Dreams for a new distillery, designed around its mostly female workforce, began to take shape. The focus on a female workforce is rooted in trends that show that for generations, young men have left rural parts of Mexico for big cities and abroad, leaving behind women to staff factories, such as mezcal distilleries.

“What if we created a space where women go to work first and second its a mezcal farm? What does it mean to grow and be many things?” Jimenez posed those questions to Mexican architect Frida Escobedo, a rapidly rising star that was just revealed as the lead designer for Metropolitan Museum of Art’s new $500 million Modern and contemporary art wing.

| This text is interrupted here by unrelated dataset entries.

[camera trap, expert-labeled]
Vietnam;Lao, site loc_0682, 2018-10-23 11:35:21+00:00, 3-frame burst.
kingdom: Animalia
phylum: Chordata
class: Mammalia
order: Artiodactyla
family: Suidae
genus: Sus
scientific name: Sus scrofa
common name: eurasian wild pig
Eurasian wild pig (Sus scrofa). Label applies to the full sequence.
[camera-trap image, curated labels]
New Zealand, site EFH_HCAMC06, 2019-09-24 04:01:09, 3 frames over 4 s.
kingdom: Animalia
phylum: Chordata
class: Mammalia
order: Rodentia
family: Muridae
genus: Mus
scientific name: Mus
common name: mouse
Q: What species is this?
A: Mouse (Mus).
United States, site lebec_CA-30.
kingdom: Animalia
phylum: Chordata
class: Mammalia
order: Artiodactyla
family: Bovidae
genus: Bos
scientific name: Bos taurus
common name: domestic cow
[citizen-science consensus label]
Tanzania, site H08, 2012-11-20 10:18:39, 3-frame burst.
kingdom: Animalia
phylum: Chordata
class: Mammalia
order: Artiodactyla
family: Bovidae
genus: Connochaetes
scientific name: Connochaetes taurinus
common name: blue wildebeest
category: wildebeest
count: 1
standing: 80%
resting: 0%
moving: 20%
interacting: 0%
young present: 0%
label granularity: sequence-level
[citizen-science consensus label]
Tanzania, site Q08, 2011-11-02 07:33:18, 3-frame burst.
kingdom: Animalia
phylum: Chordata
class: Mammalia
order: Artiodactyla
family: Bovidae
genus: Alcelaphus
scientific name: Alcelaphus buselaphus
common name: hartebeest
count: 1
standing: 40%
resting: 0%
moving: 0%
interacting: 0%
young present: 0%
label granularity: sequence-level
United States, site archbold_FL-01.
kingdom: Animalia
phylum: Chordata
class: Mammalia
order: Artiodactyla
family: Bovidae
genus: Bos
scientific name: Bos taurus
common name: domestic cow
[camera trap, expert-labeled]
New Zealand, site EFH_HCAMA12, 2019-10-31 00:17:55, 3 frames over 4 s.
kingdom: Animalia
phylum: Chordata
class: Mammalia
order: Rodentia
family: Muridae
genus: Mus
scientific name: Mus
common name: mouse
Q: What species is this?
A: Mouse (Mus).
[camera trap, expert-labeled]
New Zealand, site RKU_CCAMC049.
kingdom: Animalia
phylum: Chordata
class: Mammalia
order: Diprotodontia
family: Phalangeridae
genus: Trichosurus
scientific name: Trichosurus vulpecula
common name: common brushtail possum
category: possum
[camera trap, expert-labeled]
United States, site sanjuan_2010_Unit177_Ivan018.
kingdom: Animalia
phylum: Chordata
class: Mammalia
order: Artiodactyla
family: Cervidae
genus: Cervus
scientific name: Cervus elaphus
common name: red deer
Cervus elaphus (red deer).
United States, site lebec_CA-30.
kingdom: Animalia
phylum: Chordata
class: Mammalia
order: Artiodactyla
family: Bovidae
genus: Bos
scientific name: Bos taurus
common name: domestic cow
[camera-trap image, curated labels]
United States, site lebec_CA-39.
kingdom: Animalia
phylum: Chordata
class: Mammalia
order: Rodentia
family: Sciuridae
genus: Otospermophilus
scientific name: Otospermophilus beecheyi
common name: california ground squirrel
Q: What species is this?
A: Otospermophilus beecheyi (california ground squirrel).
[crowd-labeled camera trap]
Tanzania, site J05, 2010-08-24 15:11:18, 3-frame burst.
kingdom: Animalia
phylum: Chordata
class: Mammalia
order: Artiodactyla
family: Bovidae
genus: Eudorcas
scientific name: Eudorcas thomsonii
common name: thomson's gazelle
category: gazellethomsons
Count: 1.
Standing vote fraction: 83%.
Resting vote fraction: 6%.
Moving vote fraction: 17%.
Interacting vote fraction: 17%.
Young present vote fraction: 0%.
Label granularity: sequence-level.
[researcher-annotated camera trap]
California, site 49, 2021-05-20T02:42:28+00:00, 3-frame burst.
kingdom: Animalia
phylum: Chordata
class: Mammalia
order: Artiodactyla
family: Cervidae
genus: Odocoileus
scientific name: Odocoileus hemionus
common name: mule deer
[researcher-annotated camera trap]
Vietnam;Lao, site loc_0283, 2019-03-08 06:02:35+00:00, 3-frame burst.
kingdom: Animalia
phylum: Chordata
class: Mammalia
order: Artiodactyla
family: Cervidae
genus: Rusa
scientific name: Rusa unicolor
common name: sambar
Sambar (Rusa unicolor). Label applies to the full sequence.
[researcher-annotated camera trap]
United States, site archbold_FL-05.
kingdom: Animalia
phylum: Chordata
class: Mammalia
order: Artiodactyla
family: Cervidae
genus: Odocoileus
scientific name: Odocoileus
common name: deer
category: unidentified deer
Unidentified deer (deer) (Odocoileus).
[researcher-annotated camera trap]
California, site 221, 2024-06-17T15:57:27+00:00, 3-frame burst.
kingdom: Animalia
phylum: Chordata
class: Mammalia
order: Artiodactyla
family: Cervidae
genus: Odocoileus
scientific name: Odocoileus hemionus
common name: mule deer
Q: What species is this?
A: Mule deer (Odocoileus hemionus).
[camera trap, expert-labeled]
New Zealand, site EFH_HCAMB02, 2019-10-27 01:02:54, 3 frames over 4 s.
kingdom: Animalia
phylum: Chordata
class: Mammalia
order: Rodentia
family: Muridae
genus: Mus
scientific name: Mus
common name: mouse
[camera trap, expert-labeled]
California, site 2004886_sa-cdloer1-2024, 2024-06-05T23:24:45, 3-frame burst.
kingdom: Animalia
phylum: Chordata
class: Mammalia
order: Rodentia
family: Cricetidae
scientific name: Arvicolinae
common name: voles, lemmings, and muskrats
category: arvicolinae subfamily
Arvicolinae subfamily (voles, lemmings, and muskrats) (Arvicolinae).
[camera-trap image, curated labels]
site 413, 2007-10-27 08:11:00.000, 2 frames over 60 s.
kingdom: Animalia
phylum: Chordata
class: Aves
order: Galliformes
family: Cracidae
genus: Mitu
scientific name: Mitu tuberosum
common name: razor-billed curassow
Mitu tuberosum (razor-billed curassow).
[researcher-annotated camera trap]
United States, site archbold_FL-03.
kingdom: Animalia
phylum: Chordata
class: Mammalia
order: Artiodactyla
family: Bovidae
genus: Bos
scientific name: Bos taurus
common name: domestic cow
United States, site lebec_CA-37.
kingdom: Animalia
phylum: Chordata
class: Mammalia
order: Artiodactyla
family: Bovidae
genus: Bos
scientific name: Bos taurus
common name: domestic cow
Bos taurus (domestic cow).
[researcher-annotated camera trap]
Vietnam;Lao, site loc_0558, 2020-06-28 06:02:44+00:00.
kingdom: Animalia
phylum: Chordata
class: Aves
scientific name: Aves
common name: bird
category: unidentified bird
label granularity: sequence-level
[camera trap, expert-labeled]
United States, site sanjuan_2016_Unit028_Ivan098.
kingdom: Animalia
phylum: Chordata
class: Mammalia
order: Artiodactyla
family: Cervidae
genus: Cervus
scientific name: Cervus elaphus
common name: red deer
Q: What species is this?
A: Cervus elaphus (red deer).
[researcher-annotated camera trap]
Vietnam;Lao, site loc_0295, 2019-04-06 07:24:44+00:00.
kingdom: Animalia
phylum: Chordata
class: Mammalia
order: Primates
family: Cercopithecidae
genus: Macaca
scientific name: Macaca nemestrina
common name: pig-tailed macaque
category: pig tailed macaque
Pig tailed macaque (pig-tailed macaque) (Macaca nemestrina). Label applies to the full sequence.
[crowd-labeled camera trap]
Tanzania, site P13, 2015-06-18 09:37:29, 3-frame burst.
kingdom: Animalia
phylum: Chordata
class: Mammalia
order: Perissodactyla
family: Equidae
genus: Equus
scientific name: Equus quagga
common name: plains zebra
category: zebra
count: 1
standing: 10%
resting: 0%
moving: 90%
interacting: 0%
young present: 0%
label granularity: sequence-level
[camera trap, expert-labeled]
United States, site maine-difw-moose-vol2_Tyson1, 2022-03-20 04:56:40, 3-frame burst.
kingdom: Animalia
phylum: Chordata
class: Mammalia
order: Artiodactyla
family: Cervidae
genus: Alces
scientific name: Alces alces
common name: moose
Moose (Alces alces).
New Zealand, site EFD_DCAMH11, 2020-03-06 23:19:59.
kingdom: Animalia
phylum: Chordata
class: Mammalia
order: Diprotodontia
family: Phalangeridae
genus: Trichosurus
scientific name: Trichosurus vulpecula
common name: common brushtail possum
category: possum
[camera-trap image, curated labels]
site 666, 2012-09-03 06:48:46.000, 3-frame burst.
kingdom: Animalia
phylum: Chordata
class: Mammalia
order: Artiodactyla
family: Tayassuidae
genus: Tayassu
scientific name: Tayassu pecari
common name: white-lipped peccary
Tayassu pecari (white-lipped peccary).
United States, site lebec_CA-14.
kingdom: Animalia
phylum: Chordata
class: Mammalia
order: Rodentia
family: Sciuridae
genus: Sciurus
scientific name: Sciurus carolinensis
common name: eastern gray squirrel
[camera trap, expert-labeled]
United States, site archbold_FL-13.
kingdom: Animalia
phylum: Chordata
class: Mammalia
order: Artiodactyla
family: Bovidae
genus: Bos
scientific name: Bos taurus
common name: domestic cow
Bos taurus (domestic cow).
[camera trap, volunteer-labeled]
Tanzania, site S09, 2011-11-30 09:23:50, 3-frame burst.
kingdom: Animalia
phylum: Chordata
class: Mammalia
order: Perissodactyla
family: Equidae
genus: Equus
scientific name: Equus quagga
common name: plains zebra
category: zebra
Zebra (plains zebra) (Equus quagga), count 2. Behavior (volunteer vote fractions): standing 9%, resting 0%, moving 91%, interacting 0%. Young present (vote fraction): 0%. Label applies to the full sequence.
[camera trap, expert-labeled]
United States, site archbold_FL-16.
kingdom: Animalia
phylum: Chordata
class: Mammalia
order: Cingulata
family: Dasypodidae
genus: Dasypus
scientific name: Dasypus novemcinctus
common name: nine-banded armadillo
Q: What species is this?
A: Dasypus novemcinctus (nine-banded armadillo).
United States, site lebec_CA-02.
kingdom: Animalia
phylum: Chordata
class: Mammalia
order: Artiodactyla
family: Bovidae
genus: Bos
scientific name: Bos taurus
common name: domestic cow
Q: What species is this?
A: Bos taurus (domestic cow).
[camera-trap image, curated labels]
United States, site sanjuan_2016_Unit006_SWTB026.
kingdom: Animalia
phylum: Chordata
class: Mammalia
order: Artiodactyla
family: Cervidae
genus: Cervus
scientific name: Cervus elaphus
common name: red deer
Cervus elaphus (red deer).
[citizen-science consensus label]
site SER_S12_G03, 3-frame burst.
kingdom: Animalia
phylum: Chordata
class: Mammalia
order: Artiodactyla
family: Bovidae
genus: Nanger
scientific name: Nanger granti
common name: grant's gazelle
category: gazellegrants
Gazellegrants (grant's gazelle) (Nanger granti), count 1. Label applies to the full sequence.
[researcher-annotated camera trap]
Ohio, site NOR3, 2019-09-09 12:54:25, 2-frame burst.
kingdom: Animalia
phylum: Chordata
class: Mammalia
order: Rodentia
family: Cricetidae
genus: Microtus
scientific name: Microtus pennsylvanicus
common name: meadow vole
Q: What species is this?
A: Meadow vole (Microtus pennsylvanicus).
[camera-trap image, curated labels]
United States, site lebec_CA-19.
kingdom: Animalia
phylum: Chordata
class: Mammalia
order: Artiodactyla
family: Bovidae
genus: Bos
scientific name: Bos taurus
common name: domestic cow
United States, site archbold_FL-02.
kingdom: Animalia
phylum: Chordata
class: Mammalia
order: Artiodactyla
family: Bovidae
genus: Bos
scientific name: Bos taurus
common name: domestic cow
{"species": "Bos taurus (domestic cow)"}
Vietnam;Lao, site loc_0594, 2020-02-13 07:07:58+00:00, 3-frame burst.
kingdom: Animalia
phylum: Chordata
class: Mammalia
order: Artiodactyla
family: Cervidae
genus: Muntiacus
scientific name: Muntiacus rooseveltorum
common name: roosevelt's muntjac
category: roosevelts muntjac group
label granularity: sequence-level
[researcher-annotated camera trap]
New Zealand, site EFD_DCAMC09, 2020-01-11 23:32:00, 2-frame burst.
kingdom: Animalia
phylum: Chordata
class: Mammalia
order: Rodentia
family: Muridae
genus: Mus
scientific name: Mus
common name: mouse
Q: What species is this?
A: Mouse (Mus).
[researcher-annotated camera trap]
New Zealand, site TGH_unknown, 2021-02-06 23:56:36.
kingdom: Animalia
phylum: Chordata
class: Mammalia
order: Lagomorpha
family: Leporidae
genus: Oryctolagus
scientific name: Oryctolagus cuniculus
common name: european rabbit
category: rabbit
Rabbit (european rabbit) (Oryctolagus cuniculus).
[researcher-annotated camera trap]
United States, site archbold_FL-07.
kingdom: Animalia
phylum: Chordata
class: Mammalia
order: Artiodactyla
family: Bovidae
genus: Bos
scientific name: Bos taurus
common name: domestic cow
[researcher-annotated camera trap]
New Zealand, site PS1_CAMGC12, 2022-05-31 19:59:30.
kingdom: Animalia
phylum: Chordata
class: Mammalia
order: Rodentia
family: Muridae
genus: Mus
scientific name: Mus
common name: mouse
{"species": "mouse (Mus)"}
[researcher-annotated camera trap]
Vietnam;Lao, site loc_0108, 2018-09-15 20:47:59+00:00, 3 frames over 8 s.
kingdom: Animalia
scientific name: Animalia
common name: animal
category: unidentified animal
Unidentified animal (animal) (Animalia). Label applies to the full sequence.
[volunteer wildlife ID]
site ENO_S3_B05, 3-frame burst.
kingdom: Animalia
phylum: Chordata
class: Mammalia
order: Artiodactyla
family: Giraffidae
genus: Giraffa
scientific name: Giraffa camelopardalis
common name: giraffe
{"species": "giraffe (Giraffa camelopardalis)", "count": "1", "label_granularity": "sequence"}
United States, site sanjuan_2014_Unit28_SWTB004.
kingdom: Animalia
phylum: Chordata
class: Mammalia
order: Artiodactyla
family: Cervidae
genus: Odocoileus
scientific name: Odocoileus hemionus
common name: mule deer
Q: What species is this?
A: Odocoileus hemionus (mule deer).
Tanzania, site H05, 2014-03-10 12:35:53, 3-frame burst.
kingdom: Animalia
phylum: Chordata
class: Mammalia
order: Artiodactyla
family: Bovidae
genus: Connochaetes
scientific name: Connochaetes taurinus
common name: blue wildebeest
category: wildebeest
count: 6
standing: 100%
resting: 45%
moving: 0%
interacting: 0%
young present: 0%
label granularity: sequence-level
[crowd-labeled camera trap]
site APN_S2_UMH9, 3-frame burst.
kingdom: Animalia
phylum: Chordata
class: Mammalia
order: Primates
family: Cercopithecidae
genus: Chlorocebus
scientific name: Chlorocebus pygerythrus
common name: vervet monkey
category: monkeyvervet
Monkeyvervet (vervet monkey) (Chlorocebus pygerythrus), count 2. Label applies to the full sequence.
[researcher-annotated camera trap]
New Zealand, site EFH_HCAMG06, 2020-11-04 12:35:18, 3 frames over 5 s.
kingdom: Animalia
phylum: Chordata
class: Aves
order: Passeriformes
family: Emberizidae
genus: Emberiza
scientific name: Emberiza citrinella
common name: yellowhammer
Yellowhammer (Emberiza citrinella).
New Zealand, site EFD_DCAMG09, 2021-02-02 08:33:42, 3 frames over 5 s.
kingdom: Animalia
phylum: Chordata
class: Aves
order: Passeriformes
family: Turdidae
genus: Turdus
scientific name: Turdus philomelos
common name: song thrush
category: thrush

The distillery is still in the design phase; because the proposed building is near an archaeological site in Oaxaca, it requires multiple permits from authorities.

But several ideas have already bubbled up: A zero-waste facility, built with bricks made from agave waste, ramps that make it easier to push (versus carry) heavy loads, and a design that incorporates big communal kitchens, gardens and daycare. “I want it to feel like a place that feels big and open, with a good kitchen, where it’s easy to come and go and feel safe, when even the children can be around,” Jimenez says.

And there’s the spirit itself. This spring, YOLA will release a small-batch “wild” limited edition. “Wild” refers to using foraged or uncultivated wild agave for the mezcal. YOLA’s inaugural wild edition features Jabali, which is considered one of the most rare and exotic wild agaves. The 500-bottle release, due later this year, arrives in bottles specially designed by artist Barbara Sanchez-Kane.

“In retrospect, we’ve come out of the pandemic with so much more strength,” Gina Aglietti says. “We leaned back, zoomed out and put together a more stable, strong foundation to go forward without having to sprint. We were sprinting before. Now it feels like a clear vision.”